Search code examples
c++classpointerspointer-arithmeticfield-accessors

How is the compiler tricked into providing a pointer to the enclosing class?


I was reading an article on how C++ does not have field accessors as part of the language.

At the end of the post, the author gives a macro based solution that emulates field accessors for classes:

// a little trick to fool compiler we are not accessing NULL pointer here
#define property_offset(type, name) \
  (((char*)&((type*)(0xffff))->name) - (char*)(0xffff))

#define property_parent(type, name) \
  ((type*)((char*)(this) - property_offset(type, name)))
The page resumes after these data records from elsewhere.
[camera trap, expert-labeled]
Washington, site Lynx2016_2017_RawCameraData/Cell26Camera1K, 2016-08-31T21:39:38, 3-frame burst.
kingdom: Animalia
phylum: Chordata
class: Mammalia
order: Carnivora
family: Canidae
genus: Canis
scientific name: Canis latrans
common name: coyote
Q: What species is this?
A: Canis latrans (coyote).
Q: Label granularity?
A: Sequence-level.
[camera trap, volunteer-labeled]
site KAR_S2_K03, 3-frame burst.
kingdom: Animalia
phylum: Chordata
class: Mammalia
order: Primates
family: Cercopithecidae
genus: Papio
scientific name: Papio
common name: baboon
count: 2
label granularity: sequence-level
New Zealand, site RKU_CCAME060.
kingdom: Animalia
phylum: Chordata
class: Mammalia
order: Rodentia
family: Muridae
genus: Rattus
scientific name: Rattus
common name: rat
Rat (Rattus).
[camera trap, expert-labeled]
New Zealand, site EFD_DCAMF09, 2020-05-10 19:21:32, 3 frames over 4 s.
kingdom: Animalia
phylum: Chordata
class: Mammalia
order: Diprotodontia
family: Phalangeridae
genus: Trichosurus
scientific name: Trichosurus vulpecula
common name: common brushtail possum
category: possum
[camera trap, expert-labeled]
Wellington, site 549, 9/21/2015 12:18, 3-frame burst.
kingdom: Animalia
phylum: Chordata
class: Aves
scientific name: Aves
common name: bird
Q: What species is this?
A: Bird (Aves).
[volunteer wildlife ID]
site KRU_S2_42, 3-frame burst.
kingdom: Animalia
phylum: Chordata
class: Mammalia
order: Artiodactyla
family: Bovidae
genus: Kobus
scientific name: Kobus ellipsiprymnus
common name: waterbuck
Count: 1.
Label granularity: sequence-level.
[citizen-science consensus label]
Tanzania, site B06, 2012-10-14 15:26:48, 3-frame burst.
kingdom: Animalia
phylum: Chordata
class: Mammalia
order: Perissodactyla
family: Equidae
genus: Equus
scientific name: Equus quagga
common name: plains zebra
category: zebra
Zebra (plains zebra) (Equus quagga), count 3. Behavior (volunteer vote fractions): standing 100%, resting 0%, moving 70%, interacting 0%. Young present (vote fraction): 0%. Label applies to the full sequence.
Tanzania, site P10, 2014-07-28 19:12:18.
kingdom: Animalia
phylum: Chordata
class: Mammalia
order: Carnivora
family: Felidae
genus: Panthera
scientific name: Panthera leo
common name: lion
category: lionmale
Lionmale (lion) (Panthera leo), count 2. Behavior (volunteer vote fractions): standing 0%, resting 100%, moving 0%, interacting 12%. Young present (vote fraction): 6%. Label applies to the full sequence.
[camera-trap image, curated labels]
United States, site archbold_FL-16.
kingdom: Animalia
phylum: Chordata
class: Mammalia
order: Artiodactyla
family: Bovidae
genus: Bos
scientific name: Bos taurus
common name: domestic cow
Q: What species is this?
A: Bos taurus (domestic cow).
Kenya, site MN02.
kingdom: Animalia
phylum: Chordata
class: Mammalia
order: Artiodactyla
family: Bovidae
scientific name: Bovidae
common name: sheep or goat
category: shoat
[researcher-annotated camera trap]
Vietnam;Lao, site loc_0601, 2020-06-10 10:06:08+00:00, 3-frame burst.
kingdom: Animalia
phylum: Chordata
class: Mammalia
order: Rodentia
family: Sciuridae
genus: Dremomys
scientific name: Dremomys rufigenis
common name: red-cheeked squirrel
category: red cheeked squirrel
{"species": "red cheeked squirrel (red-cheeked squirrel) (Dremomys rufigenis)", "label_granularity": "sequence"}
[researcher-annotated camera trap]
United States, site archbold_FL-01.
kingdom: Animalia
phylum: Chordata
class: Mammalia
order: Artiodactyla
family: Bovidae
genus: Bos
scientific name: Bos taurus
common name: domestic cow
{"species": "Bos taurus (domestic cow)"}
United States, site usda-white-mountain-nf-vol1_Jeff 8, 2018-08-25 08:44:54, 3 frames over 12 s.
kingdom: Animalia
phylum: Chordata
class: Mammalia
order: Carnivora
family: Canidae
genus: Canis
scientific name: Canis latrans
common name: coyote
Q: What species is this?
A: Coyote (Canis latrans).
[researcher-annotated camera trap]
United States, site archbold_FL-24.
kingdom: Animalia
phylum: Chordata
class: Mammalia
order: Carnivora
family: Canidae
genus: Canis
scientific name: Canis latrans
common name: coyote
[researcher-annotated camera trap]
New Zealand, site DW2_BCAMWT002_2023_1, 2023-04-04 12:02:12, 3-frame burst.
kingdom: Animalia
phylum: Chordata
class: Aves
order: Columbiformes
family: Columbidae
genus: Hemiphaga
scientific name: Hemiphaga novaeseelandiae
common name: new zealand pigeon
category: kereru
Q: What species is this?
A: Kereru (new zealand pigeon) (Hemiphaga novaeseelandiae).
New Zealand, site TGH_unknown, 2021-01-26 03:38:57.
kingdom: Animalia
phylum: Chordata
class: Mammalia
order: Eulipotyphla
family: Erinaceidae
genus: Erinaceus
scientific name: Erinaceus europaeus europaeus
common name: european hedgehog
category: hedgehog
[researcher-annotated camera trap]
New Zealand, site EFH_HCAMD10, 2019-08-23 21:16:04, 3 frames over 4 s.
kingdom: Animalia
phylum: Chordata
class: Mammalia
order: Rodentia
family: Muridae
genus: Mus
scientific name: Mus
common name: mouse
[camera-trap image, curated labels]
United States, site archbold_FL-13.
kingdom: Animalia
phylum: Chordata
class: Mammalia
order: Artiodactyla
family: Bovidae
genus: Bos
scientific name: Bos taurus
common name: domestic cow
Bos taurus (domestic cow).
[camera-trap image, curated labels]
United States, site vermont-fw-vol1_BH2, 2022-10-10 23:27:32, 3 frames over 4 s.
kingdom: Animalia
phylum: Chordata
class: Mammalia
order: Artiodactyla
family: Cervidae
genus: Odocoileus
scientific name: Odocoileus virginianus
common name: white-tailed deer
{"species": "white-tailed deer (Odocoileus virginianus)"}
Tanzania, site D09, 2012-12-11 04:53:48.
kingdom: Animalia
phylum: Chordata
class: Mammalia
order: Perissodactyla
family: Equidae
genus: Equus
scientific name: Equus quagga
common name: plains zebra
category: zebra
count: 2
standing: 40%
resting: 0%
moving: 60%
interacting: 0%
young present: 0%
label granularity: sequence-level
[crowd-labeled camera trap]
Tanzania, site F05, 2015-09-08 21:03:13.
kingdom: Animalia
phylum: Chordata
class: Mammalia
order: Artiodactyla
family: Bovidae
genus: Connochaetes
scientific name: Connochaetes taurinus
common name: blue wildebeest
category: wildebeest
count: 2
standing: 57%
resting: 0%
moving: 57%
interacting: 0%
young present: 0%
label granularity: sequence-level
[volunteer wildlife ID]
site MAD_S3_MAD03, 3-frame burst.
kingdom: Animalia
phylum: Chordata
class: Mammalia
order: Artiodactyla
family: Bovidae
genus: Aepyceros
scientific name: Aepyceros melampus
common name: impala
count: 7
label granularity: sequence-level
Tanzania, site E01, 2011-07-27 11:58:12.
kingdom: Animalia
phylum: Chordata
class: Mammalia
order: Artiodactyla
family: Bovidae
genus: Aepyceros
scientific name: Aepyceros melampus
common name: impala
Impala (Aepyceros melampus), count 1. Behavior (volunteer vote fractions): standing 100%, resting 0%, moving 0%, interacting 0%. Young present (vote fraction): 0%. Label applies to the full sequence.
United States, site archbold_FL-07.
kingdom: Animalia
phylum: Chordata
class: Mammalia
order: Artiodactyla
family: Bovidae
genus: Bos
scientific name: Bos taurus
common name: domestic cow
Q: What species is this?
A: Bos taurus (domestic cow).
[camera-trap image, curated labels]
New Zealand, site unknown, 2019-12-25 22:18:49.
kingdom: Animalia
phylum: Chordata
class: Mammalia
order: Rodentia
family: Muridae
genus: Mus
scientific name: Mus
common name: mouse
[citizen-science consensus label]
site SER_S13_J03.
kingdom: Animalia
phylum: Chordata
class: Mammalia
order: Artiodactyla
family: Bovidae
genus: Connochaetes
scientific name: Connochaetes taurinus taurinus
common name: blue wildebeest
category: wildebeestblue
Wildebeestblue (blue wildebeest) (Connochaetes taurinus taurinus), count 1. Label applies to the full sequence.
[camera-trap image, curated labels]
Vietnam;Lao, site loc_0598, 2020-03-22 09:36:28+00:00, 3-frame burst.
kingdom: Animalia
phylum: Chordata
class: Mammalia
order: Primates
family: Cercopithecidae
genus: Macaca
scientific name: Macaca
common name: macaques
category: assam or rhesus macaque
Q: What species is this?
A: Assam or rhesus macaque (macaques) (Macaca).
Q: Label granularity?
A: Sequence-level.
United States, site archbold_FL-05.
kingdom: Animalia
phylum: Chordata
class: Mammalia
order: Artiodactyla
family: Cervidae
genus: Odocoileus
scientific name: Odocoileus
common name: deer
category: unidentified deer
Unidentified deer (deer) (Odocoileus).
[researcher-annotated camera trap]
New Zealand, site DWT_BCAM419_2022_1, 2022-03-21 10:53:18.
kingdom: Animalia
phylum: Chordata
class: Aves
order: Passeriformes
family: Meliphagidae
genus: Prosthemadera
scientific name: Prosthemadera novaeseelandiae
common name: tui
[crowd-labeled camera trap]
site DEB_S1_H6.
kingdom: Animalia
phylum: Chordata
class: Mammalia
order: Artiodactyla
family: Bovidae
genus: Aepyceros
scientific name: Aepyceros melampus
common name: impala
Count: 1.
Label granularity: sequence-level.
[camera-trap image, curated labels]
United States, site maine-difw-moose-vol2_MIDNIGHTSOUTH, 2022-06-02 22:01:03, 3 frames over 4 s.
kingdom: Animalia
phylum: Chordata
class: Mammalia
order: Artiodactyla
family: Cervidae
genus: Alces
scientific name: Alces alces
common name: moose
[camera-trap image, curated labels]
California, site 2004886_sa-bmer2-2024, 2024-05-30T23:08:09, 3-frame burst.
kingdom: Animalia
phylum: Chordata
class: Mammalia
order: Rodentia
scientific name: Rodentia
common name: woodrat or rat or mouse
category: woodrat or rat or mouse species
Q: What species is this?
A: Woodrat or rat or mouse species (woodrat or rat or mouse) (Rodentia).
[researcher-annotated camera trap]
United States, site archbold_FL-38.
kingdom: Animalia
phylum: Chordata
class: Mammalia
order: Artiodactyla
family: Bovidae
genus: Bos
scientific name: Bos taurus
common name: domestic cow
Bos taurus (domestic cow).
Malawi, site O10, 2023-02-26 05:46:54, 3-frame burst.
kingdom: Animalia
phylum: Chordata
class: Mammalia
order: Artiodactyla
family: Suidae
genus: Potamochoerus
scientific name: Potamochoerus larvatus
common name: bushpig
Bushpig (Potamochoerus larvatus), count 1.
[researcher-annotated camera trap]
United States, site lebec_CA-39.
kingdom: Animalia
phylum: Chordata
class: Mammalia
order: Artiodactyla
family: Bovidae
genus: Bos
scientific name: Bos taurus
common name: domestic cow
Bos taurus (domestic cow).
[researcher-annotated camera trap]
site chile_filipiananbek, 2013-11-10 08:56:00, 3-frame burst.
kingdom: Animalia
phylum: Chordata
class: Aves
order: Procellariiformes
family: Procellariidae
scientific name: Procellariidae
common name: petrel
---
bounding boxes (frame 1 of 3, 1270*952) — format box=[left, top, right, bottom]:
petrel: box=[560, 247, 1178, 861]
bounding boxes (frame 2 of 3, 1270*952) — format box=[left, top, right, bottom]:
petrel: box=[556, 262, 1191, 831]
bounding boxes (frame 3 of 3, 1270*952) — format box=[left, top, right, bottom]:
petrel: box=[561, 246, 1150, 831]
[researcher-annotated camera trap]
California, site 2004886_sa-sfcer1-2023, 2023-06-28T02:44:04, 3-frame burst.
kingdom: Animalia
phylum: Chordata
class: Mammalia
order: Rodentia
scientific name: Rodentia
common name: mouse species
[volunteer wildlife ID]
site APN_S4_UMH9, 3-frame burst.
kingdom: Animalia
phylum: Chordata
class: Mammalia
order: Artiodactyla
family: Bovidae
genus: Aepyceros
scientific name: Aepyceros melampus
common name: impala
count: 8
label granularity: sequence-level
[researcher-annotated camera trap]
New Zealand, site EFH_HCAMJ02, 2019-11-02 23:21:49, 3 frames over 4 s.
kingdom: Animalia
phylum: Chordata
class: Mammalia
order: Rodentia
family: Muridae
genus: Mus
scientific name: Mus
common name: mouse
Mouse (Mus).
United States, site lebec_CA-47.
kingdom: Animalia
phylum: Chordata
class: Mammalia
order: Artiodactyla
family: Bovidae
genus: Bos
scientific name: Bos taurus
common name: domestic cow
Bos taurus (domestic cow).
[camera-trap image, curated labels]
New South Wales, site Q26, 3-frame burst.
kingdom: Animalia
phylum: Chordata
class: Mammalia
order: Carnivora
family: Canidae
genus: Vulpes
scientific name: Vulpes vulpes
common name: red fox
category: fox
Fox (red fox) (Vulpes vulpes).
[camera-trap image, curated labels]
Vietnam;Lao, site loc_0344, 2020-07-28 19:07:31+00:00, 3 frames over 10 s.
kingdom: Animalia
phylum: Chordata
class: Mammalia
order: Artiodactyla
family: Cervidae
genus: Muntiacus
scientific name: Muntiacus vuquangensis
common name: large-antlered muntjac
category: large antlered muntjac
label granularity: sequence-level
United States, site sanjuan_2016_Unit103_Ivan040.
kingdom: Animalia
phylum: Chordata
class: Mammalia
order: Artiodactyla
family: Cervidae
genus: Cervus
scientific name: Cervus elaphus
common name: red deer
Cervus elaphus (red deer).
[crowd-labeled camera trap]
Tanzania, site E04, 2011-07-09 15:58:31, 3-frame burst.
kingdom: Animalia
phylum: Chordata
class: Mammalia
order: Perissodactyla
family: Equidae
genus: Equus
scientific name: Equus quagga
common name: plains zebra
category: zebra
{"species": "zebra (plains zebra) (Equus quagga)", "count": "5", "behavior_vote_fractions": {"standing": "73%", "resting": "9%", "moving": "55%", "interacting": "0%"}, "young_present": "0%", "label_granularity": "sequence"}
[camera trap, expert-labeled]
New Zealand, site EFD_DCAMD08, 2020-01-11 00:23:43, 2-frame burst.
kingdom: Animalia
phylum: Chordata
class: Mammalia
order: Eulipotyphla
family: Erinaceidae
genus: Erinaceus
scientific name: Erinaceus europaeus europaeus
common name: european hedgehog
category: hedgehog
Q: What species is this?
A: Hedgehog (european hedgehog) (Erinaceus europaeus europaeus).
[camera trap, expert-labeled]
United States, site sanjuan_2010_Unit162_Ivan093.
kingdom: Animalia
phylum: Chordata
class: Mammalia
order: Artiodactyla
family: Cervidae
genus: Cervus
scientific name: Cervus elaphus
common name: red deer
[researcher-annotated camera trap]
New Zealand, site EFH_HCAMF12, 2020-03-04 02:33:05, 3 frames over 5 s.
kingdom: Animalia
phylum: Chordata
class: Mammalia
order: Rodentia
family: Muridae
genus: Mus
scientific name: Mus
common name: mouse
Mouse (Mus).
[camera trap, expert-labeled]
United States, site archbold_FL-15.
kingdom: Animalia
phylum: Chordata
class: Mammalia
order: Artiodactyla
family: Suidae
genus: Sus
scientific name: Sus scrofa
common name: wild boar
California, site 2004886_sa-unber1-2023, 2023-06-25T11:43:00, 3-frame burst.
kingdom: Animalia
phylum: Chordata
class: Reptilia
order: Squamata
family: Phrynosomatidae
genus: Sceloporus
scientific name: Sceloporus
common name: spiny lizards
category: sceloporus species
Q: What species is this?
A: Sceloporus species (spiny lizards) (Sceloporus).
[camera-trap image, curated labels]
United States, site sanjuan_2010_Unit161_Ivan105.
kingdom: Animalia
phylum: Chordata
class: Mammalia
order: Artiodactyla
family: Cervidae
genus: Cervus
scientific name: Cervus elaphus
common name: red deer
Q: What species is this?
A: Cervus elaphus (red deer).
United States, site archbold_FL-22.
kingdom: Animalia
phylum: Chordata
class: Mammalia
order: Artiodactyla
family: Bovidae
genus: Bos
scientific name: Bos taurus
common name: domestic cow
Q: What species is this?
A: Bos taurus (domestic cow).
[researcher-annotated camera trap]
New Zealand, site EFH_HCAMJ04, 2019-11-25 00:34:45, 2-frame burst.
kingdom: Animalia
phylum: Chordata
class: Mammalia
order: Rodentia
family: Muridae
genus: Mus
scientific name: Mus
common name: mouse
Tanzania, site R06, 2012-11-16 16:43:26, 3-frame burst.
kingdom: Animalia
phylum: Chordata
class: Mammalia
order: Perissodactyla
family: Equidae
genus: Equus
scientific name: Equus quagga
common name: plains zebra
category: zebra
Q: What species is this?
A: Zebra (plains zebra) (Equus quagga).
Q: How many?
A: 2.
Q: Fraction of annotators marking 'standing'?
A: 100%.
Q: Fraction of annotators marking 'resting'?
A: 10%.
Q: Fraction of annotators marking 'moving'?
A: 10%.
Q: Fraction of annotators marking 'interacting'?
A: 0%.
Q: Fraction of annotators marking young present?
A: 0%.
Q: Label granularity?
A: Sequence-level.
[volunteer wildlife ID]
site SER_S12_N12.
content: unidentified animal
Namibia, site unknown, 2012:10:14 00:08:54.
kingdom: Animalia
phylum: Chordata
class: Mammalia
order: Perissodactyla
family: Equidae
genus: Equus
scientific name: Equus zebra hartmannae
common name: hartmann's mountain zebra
// macro defining property
#define property(type, name, parent)                                         \
  struct name##_property {                                                   \
    operator type() { return property_parent(parent, name)->get_##name(); }  \
    void operator=(type v) { property_parent(parent, name)->set_##name(v); } \
                                                                             \
   private:                                                                  \
    char zero[0];                                                            \
  } name

// our main class
class Node {

  /* visitCount will act as a field accessor */
  property(int, visitCount, Node);
};

When I run this through the preprocessor, I get:

class Node {

  struct visitCount_property {
    operator int() { return ((Node*)((char*)(this) - (((char*)&((Node*)(0xffff))->visitCount) - (char*)(0xffff))))->get_visitCount(); }
    void operator=(int v) { ((Node*)((char*)(this) - (((char*)&((Node*)(0xffff))->visitCount) - (char*)(0xffff))))->set_visitCount(v); }    
    private: char zero[0];
    } visitCount;
};  

The idea being that I would have also added my own implementations of:

int get_visitCount();
void set_visitCount(int v); 

And it would look as if visitCount was being directly accessed.
However, the functions would actually be called behind the scenes:

Node n;
n.visitCount = 1;     //actually calls set method
cout << n.VisitCount; //actually calls get method  

I'd like to know more about this trick of accessing the enclosing class:

((Node*)((char*)(this) - (((char*)&((Node*)(0xffff))

What is the relevance of 0xffff?
In decimal that is: 65535.

How does this trick the compiler to accessing the class that encloses the visitCount class?

I also see that this does not work on MSVC, so I was wondering if there was a standard way of accomplishing what this hack is doing.


Solution

  • There is no relevance of 0xffff. It's just some number. It could be zero (and in fact would be easier if it were). Let's break this up into pieces and rewrite 0xffff to be addr:

    (((char*)&((type*)(addr))->name) - (char*)(addr))
    

    (type*)(addr) just gives us some type* that starts at addr. It's a reinterpret_cast. So let's call that obj:

     (((char*)&obj->name) - (char*)(addr))
    

    We can even replace the second addr with obj - it's the wrong type, but we're casting anyway, and it adds clarity to what's going on:

     (((char*)&obj->name) - (char*)(obj))
    

    &obj->name just gives us a pointer to that particular member, so let's call that mem_ptr

    ((char*)mem_ptr) - (char*)(obj)
    

    Now it's clear - we're taking the address of the member (as a char*) and subtracting the address of the parent object (as a char*). We used 0xffff just to have the same initial address in both places.

    Note that the C++ standard also defines a macro for this directly. It's called offsetof. With the caveat "If type is not a standard-layout class (Clause 9), the results are undefined."